Space for Poetry
Last night I read poetry for the first time in years. I started with John Donne but found it hard going, so opted instead for Keats (an old favourite of mine from my younger, more consumptive years). This may seem a strange thing to announce on a blog, but it feels pretty noteworthy to me. Of course, if you’re anything like the 99.9% of people in this country, you haven’t read a poem since high school and would call the police if someone tried to foist one on you.
Poetry is clinically dead, only kept alive by the complex machinery of charitable grants and false consciousness. And yet it had such a glorious past: it was the place where wits and lovers could prove their worth, an aristocratic activity that was judged on talent, allowing misshapen dwarves like Alexander Pope the same laurels as noblemen like the clubfooted Lord Byron. Now the laurels have crumbled to nothing. As I said in this slightly harsh piece on ex-poet Penny Broadhurst, the well of poetry has been drying out and getting more stagnant.

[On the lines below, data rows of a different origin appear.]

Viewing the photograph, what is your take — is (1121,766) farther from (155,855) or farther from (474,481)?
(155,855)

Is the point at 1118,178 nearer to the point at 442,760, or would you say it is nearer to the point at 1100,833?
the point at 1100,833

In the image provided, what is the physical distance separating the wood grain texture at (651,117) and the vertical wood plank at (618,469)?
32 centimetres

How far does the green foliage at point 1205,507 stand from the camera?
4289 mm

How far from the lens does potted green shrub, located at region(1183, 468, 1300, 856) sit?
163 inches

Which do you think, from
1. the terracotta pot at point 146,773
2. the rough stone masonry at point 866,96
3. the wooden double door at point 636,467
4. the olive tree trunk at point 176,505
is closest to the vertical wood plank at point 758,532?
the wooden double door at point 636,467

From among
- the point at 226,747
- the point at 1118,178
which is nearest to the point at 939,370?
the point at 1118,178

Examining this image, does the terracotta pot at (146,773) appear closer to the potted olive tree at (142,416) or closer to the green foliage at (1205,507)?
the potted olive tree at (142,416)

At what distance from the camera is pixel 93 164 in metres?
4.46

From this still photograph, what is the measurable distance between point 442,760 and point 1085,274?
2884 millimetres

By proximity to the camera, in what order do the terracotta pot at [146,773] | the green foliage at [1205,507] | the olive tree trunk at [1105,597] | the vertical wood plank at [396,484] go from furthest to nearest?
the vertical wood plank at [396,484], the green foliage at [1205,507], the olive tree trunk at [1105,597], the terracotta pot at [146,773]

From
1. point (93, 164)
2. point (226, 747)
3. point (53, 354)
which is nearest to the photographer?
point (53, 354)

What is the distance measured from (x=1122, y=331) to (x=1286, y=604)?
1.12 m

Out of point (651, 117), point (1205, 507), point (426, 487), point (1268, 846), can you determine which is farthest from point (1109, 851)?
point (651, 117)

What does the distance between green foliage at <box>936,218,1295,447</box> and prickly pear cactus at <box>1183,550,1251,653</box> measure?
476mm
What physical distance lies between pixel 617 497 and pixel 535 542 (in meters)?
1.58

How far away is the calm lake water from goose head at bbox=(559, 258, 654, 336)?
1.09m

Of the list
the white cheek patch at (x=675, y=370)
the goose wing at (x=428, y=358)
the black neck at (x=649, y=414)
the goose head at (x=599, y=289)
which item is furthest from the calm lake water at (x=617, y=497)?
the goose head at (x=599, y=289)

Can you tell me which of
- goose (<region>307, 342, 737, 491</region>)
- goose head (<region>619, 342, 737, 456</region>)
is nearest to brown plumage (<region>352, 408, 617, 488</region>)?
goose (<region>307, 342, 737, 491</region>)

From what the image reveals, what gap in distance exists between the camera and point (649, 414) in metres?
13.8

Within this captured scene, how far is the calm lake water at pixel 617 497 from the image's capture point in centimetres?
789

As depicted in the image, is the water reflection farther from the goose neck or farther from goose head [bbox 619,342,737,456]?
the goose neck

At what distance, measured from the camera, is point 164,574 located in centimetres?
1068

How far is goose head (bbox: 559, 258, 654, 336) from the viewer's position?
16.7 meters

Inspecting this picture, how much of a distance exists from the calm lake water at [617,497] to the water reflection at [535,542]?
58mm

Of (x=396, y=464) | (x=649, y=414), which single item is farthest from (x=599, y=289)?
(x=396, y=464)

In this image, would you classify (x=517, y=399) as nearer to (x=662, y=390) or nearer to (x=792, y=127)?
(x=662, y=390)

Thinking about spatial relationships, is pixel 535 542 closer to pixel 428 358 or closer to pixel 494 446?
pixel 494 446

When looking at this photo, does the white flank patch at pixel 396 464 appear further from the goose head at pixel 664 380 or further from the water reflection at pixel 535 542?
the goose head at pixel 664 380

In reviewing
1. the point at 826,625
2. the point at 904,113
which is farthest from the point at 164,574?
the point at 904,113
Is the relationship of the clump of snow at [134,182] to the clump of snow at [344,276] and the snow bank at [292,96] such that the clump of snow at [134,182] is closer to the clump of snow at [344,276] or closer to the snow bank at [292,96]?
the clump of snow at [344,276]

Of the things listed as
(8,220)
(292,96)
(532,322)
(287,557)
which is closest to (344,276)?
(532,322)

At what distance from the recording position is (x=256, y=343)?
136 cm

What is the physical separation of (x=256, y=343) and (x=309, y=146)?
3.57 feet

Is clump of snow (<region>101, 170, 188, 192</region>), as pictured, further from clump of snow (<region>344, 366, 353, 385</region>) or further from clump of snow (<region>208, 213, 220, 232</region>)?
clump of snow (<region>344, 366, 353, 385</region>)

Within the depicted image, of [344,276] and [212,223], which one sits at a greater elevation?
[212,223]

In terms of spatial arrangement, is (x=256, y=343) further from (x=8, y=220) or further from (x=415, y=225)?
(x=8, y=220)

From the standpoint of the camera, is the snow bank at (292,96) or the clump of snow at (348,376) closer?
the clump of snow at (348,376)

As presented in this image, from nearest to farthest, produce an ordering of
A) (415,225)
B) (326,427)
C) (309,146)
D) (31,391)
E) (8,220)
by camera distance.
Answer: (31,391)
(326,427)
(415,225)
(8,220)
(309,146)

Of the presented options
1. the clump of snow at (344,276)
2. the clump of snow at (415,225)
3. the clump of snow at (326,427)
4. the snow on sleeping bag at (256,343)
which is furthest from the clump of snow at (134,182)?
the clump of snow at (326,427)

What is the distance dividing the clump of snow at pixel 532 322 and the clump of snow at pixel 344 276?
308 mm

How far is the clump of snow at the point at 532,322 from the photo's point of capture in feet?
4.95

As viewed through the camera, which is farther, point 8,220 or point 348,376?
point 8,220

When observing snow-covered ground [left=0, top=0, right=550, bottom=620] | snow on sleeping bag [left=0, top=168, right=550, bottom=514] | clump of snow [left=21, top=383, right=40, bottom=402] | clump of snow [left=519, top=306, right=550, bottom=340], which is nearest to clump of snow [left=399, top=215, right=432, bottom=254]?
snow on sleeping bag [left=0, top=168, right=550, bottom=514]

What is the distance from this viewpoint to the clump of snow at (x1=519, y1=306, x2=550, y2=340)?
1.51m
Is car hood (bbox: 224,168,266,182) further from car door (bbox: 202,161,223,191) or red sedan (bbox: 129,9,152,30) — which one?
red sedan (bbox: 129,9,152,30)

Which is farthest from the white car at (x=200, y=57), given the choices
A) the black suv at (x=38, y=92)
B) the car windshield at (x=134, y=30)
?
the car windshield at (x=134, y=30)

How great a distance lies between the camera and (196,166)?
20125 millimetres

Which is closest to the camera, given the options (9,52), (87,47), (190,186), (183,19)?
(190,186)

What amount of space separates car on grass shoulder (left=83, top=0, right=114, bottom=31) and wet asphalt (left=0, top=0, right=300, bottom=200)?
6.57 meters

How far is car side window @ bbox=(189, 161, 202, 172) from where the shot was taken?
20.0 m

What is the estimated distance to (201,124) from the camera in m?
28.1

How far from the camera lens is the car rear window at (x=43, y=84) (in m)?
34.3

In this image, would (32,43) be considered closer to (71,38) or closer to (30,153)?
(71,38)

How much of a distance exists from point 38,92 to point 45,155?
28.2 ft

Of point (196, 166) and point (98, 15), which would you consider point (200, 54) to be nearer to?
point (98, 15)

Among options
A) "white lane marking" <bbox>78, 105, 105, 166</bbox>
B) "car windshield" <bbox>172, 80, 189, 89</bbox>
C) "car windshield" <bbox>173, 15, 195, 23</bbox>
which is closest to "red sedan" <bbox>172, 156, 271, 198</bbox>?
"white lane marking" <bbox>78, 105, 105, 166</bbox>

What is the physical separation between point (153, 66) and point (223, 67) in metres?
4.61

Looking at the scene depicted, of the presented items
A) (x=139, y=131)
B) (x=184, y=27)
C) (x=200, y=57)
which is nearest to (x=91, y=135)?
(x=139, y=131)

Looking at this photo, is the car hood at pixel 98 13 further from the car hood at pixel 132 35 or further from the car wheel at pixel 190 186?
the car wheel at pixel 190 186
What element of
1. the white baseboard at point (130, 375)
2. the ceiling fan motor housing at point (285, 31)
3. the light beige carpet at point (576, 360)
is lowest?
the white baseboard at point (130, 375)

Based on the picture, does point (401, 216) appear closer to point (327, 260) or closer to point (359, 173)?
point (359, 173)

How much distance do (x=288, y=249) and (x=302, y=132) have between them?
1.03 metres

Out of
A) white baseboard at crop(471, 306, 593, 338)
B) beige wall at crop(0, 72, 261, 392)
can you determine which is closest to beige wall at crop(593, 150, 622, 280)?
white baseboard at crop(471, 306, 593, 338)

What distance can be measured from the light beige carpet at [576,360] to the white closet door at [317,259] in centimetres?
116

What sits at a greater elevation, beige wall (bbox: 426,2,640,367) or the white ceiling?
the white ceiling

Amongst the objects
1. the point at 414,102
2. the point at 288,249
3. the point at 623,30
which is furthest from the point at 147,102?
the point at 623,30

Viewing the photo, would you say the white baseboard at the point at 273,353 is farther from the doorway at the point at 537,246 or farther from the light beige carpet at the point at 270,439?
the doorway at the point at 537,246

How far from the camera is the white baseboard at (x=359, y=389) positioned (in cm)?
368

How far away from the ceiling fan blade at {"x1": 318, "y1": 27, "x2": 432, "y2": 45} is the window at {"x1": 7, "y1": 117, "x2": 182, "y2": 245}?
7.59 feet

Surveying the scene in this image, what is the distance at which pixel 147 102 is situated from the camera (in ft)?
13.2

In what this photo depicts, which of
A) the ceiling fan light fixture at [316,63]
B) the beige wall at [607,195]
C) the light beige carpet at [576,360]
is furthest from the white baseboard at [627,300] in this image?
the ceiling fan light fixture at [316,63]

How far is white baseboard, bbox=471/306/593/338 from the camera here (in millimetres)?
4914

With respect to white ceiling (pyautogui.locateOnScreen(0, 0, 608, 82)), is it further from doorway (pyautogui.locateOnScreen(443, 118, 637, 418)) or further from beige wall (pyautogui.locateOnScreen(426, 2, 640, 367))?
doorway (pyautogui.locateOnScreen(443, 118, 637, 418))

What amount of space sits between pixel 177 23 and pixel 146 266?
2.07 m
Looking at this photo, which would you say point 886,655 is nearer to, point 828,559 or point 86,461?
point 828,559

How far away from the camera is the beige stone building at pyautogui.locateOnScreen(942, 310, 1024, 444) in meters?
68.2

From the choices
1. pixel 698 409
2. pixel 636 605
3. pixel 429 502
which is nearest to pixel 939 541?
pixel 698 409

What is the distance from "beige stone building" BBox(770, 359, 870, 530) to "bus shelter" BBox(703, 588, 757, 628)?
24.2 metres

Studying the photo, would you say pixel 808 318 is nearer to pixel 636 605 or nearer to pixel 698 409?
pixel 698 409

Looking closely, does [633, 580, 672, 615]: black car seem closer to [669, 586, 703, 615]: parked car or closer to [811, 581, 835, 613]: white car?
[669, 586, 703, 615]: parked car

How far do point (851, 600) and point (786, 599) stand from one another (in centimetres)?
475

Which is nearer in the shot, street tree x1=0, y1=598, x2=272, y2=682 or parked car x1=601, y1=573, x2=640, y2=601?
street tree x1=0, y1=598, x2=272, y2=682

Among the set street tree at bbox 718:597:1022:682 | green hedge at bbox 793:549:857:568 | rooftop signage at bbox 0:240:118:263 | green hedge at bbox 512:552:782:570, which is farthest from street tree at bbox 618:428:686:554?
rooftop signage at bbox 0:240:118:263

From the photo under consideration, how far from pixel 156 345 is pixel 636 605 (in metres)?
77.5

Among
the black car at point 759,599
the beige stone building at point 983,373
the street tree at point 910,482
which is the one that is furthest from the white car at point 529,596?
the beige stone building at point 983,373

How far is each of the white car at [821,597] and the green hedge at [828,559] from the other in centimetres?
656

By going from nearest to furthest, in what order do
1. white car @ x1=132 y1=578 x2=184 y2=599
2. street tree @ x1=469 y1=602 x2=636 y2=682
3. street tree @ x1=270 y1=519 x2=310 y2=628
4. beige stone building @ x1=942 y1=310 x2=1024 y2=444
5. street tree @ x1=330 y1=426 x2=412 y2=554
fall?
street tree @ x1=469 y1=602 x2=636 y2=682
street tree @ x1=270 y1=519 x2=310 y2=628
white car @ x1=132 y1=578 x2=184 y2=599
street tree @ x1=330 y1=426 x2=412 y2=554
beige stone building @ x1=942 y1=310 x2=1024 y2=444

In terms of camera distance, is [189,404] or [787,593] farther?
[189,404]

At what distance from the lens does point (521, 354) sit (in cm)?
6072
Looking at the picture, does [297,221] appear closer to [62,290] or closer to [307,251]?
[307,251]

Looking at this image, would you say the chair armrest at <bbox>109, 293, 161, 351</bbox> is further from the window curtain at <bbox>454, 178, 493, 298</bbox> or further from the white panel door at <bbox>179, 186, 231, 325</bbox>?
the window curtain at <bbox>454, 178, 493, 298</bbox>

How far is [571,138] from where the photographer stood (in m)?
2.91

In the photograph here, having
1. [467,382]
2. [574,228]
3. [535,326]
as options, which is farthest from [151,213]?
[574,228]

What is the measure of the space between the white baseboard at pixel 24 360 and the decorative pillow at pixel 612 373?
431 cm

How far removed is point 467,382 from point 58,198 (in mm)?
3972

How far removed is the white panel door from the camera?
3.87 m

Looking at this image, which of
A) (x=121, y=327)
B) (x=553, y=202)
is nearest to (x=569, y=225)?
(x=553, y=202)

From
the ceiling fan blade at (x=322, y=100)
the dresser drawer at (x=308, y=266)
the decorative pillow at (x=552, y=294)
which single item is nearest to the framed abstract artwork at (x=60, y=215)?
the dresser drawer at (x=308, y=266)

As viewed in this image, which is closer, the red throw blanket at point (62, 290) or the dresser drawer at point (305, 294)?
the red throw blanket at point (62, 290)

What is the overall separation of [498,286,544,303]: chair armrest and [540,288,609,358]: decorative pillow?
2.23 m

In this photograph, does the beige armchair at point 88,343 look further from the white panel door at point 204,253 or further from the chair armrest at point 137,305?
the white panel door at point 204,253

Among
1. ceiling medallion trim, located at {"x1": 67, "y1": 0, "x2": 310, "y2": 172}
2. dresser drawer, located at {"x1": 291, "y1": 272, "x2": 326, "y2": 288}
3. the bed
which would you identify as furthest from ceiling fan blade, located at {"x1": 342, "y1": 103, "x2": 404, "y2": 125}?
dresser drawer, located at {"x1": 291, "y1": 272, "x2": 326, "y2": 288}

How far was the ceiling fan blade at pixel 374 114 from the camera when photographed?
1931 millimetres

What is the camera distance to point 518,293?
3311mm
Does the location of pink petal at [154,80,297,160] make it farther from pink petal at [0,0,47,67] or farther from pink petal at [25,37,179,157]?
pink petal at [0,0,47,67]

No one has the time, the level of concentration, or the space to think anymore, our brains have been changed by Facebook and Google to deal in the bits and bites of information, not the kisses and caresses of poetry.
It could be psychosomatic, but ever since I stopped reading mindless football gossip and quick fix RSS feeds my ability to focus has increased immeasurably. Poetry is anything but a quick fix: you need to read the poems three times (at least once out loud) to understand what the hell is going on; you have to look up words to see how ambiguity can enrich meaning; you even need to stop asking yourself what is the point. It is an immersive experience and one that I would recommend to all.